3. What the future of work looks like today

A sign in a Walmart pointing customers toward a self checkout

Photo: Roberto Machado Noa/LightRocket/Getty

Projections of job changes from automation reach decades into the future, but the early shoots of these changes are visible already.

Why it matters: Today's workplace, with its social inequities and imbalanced power dynamics, will define the future of jobs.

Driving the news: A report out this week from New America is built on 40 in-depth interviews with workers on the front line of technology-fueled job chaos.

  • It found that many, especially in low-paying jobs, are already being tossed about in a storm of uncertainty and instability. This work — disproportionately done by women and people of color — is most likely to be upended by technology.
  • Among the jobs most at risk are in fast-food chains, grocery stores, retailers, and in back-office administrative and clerical roles.

"Job quality today — hours, compensation, benefits, stability — is such an important part of the conversation on the future," said Molly Kinder, a report co-author, at a launch event in Washington, D.C. on Thursday.

  • "Technology is already here today, part and parcel of people's jobs," Kinder said. "And we've heard that those technological changes really have picked up in the last few years."
  • She pointed to mobile ordering like Uber Eats, online shopping, self-checkout and self-ordering kiosks in fast-food spots — plus software that is automating some office work.

Key quotes: In the report and at the event, workers sounded off about the technologies magnifying existing problems like lack of benefits and insufficient hours.

  • "We used to have three cashiers there; now there’s computers and one cashier," a 29-year-old fast-food worker told researchers.
  • A new grocery checkout system "wasn't ergonomically right; it hurt the body," said Cordelia Cooper, a cashier who spoke at the Thursday event. "And they didn't come and ask us, 'Well, how is this working out?' "

Reflecting on a new HR software system, Naomi, a 27-year-old apartment complex manager, told researchers, "This is not a great thing because it means one person can do it.

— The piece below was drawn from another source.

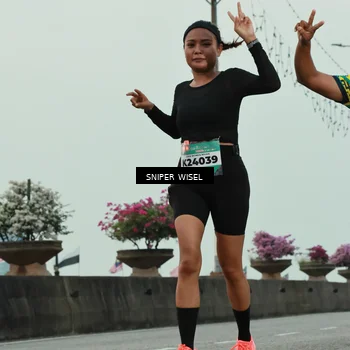 Runner Photo 5792114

They could get rid of me and eliminate my job. The most annoying thing is that your fate is in someone else’s hands. If technology or AI comes in, your job can be lost just like that."

  • The bottom line: "A lot of workers felt these were changes that were happening to them," said Kinder. "They lacked any say or voice or agency in the decisions that were being made that so personally impact them."

4. Worthy of your time

Illustration of a person's outline filled in with 1s and 0s, on a yellow background

Illustration: Aïda Amer/Axios

Tech's new labor unrest (Scott Rosenberg - Axios)

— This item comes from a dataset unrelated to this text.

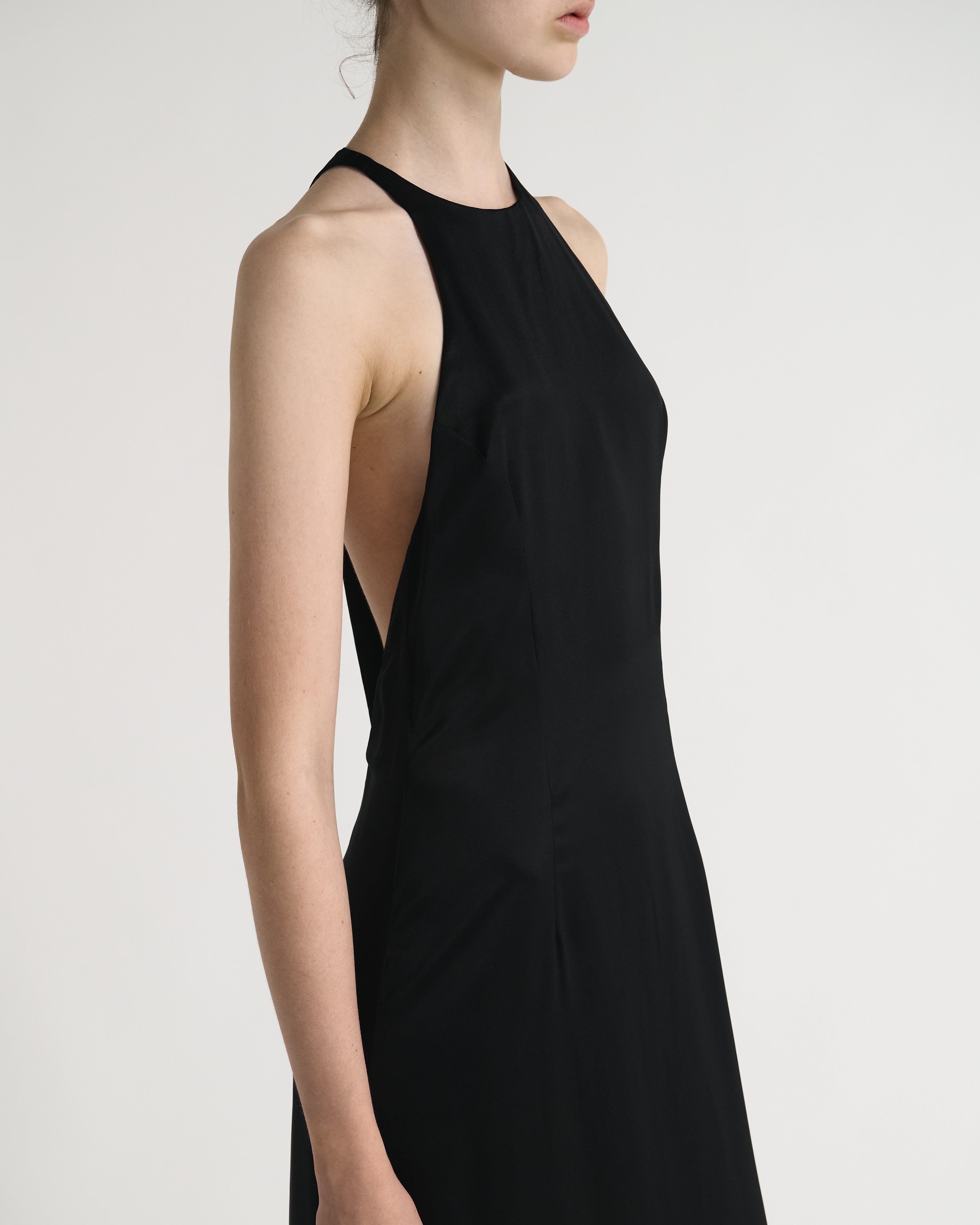 The Ramona Dress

Google's military contract dilemma (Joshua Brustein & Mark Bergen - Bloomberg)

Silicon Valley awaits its seismic shake-up (Alexandra Suich Bass - The Economist)

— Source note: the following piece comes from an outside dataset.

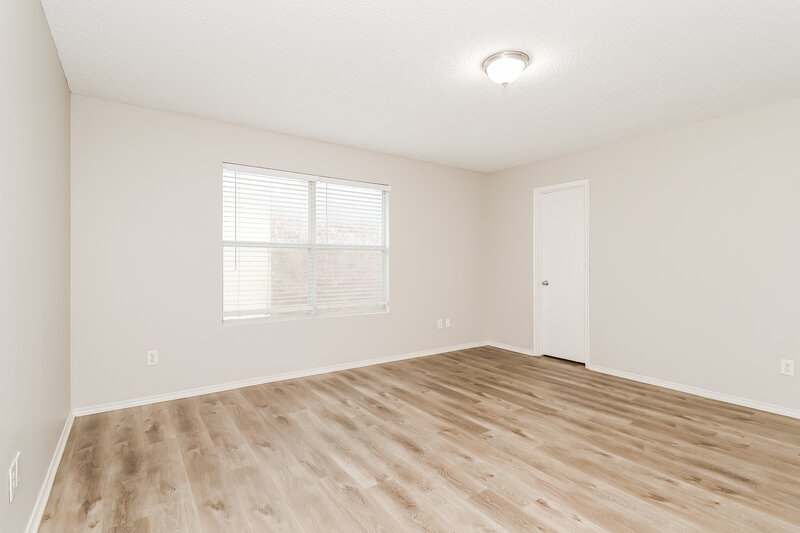 2,150/Mo, 316 Dakota Ridge Dr Fort Worth, TX 76134 Bedroom View 3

The tech-obsessed, hyper-experimental restaurant of the future (Joe Ray - Wired)

The company with a chokehold on texting (Jacob Kastrenakes - The Verge)

5. 1 fun thing: Uncovering an ancient glyph with AI

A glyph of an animal shape with large hands

A previously discovered Nasca glyph seen from the air. Photo: Werner Forman/Universal Images Group/Getty

Using high-resolution aerial photos and 3D imaging, researchers at Japan's Yamagata University discovered 143 ancient "geoglyphs" — enormous drawings visible from above — in a Peruvian desert.

  • One new humanoid glyph was brought into focus after it was identified as a potential drawing by an IBM AI program, the university said in a statement.
  • Researchers at the site uncovered a 16-foot figure.

Why it matters: The new shapes, which likely date to about 100 BC–300 AD, add to the mystery of hundreds of previously catalogued glyphs found in the Nazca desert in southern Peru, many of which appear to depict animals or people.